Die gesetzliche Krankenversicherung (GKV) steht vor großen finanziellen Herausforderungen. Steigenden Ausgaben für medizinische Leistungen stehen deutlich langsamer wachsende Einnahmen gegenüber. Die Folge: Die Finanzierungslücke in der GKV wird immer größer. Der Fokus des heutigen GKV-Tages liegt demzufolge auf dem Thema „GKV-Finanzierung“ – denn eine hochwertige Gesundheitsversorgung braucht eine solide finanzielle Grundlage.
Die Schere geht weiter auseinander
Fakt ist: Die Kosten im Gesundheitswesen steigen seit Jahren. Allein im ersten Quartal 2026 sind die Ausgaben der GKV um 7,8 Prozent gestiegen, während die beitragspflichtigen Einnahmen lediglich um 4,1 Prozent zunahmen. Damit wachsen die Ausgaben nahezu doppelt so schnell wie die Einnahmen. Expertinnen und Experten rechnen deshalb bereits ab 2027 mit einer Finanzierungslücke von mehr als 18 Milliarden Euro. Ohne wirksame Gegenmaßnahmen drohen daher weitere Beitragserhöhungen.
Beitragssätze stabil halten – aber wie?
Mit dem geplanten GKV-Beitragssatzstabilisierungsgesetz verfolgt die Bundesregierung das Ziel, die finanzielle Lage der GKV zu verbessern. Die vorgesehenen Maßnahmen reichen jedoch nicht aus, um die bestehenden Probleme nachhaltig zu lösen. So fallen die geplanten Einsparungen z. B. deutlich geringer aus, als die durch die FinanzKommission Gesundheit zuvor erarbeiteten Vorschläge. Gleichzeitig werden finanzielle Lasten zunehmend auf die Beitragszahlenden verlagert.
Faire Lastenverteilung statt einseitiger Belastung
Eine nachhaltige Finanzierung der GKV kann nur gelingen, wenn alle Beteiligten ihren angemessenen Beitrag leisten. Der Bund möchte jedoch seinen Zuschuss für sogenannte versicherungsfremde Leistungen reduzieren, während die Beteiligung an den Gesundheitskosten von Bürgergeldempfängerinnen und -empfängern deutlich hinter den tatsächlichen Ausgaben zurückbleibt. Dadurch entsteht ein Ungleichgewicht: Während Versicherte und arbeitgebende Unternehmen mit steigenden Belastungen rechnen müssen, zieht sich der Bund schrittweise aus seiner Finanzierungsverantwortung zurück.
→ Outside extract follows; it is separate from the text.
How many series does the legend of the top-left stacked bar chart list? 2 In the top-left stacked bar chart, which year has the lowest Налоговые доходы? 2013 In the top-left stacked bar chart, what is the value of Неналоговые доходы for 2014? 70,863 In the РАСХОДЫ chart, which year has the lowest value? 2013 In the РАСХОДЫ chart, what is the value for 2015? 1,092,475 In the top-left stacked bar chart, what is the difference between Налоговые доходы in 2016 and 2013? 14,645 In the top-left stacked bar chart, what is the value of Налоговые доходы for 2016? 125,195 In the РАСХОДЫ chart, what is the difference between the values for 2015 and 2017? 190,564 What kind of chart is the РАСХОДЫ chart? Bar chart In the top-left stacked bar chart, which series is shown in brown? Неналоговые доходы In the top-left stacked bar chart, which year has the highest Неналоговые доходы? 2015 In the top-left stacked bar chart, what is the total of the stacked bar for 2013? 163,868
Strukturreformen konsequent angehen
Neben einer fairen Finanzierung braucht das Gesundheitswesen auch strukturelle Veränderungen. Ziel muss es sein, vorhandene Mittel möglichst effizient einzusetzen und unnötige Ausgaben zu vermeiden.
Dazu gehören u. a.:
- eine konsequente Begrenzung des Ausgabenwachstums
- mehr Wirtschaftlichkeit in allen Leistungsbereichen
- die Nutzung von Effizienzreserven
- eine stärkere Verantwortung aller Beteiligten im Gesundheitssystem
Gemeinsam Verantwortung übernehmen
Die gesetzliche Krankenversicherung ist eine tragende Säule unseres Sozialstaats. Damit sie auch künftig eine verlässliche und hochwertige Versorgung gewährleisten kann, braucht es eine nachhaltige Finanzierung und eine ausgewogene Verteilung der Lasten.
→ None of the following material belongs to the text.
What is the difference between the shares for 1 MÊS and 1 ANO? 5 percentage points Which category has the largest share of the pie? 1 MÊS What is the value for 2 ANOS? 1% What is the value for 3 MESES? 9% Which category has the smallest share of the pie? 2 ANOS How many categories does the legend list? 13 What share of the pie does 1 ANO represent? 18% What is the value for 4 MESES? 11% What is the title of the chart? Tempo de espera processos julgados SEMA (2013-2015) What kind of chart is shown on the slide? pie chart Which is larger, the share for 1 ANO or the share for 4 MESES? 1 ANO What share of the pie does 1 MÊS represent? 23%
Wir als Debeka BKK setzen uns dafür ein, dass notwendige Reformen entschlossen angegangen werden. Dazu gehören wirksame Strukturmaßnahmen, eine faire Beteiligung aller Verantwortlichen und eine Stärkung der Selbstverwaltung im Gesundheitswesen. Denn unser Ziel ist klar: Eine leistungsfähige GKV mit stabilen Beiträgen und einer verlässlichen Versorgung für alle Versicherten.
Unter dem Motto „Ein Tag pro Quartal für eine starke gesetzliche Krankenversicherung (GKV)“ findet alle drei Monate der GKV-Tag statt. Ziel dieses bundesweiten Aktionstages ist es, die Stärken des Solidarsystems zu betonen und der Öffentlichkeit zu zeigen, welche wichtigen Leistungen die gesetzlichen Krankenkassen für ihre Versicherten erbringen.